■ **Stated goal**: Transcribe all of the material exactly, except for its pictures.

■ **Data extract**:
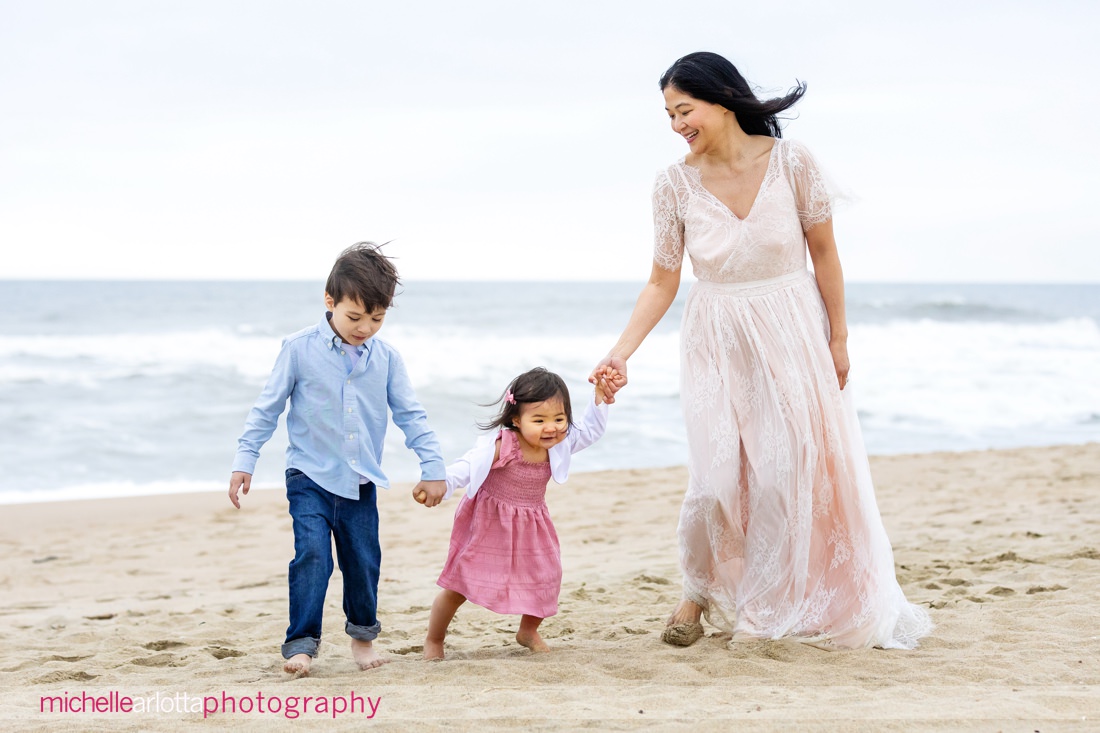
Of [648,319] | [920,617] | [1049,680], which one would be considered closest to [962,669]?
[1049,680]

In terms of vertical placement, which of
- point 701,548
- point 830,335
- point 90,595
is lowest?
point 90,595

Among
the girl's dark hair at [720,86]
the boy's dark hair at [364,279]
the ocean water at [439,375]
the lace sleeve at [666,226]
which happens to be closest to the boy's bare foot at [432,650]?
the boy's dark hair at [364,279]

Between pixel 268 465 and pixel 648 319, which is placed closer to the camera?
pixel 648 319

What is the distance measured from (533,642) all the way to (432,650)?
1.25ft

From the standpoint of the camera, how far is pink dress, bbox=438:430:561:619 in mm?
3721

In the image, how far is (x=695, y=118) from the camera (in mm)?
3648

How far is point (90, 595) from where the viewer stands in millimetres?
5738

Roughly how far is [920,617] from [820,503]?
2.07 ft

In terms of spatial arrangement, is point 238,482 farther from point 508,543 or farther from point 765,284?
point 765,284

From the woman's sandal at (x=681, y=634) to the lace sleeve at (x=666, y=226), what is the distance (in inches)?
53.0

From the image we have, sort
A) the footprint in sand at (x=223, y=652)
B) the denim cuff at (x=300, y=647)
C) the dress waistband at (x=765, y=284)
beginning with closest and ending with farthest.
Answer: the denim cuff at (x=300, y=647)
the dress waistband at (x=765, y=284)
the footprint in sand at (x=223, y=652)

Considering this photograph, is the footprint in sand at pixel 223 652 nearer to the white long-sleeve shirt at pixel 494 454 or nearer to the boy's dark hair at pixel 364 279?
the white long-sleeve shirt at pixel 494 454

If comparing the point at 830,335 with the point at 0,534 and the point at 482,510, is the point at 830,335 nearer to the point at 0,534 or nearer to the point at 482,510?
the point at 482,510

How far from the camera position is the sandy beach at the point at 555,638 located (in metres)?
2.99
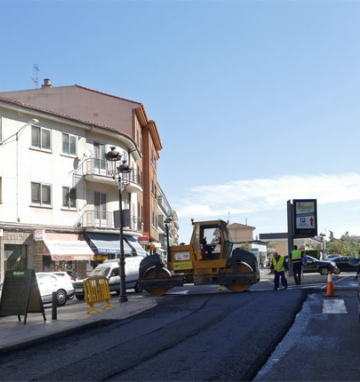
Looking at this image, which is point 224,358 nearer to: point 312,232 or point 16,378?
point 16,378

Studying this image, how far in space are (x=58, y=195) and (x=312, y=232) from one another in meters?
15.6

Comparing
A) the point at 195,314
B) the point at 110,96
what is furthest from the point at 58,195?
the point at 195,314

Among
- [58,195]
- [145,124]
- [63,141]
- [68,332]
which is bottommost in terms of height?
[68,332]

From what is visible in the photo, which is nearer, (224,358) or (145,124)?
(224,358)

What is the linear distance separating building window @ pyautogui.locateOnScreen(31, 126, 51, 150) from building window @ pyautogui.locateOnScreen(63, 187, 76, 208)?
2887mm

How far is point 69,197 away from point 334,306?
2435 centimetres

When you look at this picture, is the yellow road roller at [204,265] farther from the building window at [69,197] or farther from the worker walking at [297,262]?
the building window at [69,197]

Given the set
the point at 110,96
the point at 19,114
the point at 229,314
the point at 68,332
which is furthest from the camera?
the point at 110,96

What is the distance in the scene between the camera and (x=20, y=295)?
15.1 metres

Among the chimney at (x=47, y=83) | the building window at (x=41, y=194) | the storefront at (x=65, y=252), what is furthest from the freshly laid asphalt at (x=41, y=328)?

■ **Task solution**:
Of [648,319] | [920,617] | [1049,680], which one would be considered closest to [962,669]?
[1049,680]

In terms of vertical placement, which of
- point 701,548
- point 830,335
- point 90,595
is lowest?
point 90,595

Among
the girl's dark hair at [720,86]
the boy's dark hair at [364,279]
the ocean water at [439,375]
the lace sleeve at [666,226]
which happens to be closest to the boy's bare foot at [432,650]?
the boy's dark hair at [364,279]

Between pixel 268 465 and pixel 648 319, which is placed closer to the camera?
pixel 648 319

What is the distance measured from (533,642) all the way to (432,650)?
1.25ft

From the standpoint of the camera, how far is pink dress, bbox=438:430:561:619 in mm?
3721

In the image, how far is (x=695, y=118) from the camera (in mm)?
3648

How far is point (90, 595) from where the viewer stands in millimetres?
5738

Roughly how far is [920,617] from [820,503]?
2.07 ft

In terms of spatial arrangement, is point 238,482 farther from point 508,543 or farther from point 765,284?
point 765,284

From the woman's sandal at (x=681, y=634) to the lace sleeve at (x=666, y=226), what is the distance (in inches)?
53.0

From the image we have, sort
A) the footprint in sand at (x=223, y=652)
B) the denim cuff at (x=300, y=647)
C) the dress waistband at (x=765, y=284)
beginning with closest and ending with farthest.
Answer: the denim cuff at (x=300, y=647)
the dress waistband at (x=765, y=284)
the footprint in sand at (x=223, y=652)

Considering this photograph, is the footprint in sand at pixel 223 652 nearer to the white long-sleeve shirt at pixel 494 454 or nearer to the boy's dark hair at pixel 364 279?
the white long-sleeve shirt at pixel 494 454

If comparing the point at 830,335 with the point at 0,534 and the point at 482,510, is the point at 830,335 nearer to the point at 0,534 or nearer to the point at 482,510?
the point at 482,510

How far from the camera position is the sandy beach at the point at 555,638 located (in metres)?
2.99
Looking at this image, which is point 224,358 nearer to: point 312,232 or point 16,378?
point 16,378

Studying this image, how far in space are (x=58, y=195) and (x=312, y=232) from one another in meters?
15.6

Comparing
A) the point at 195,314
B) the point at 110,96
what is furthest from the point at 58,195?
the point at 195,314

Among
- [58,195]
- [145,124]
- [63,141]
- [68,332]
which is bottommost in terms of height?
[68,332]

From what is visible in the photo, which is nearer, (224,358) or (145,124)?
(224,358)

What is the linear distance separating building window @ pyautogui.locateOnScreen(31, 126, 51, 150) from building window @ pyautogui.locateOnScreen(63, 187, 76, 208)?
2887mm

How far is point 69,197 away from point 334,306?
2435 centimetres

When you look at this picture, is the yellow road roller at [204,265] farther from the building window at [69,197] or farther from the worker walking at [297,262]?
the building window at [69,197]

Given the set
the point at 110,96
the point at 19,114
the point at 229,314
the point at 68,332
which is furthest from the camera?
the point at 110,96

What is the distance in the scene between the camera and (x=20, y=295)?
15.1 metres

Among the chimney at (x=47, y=83) | the building window at (x=41, y=194) | the storefront at (x=65, y=252), what is furthest from the freshly laid asphalt at (x=41, y=328)?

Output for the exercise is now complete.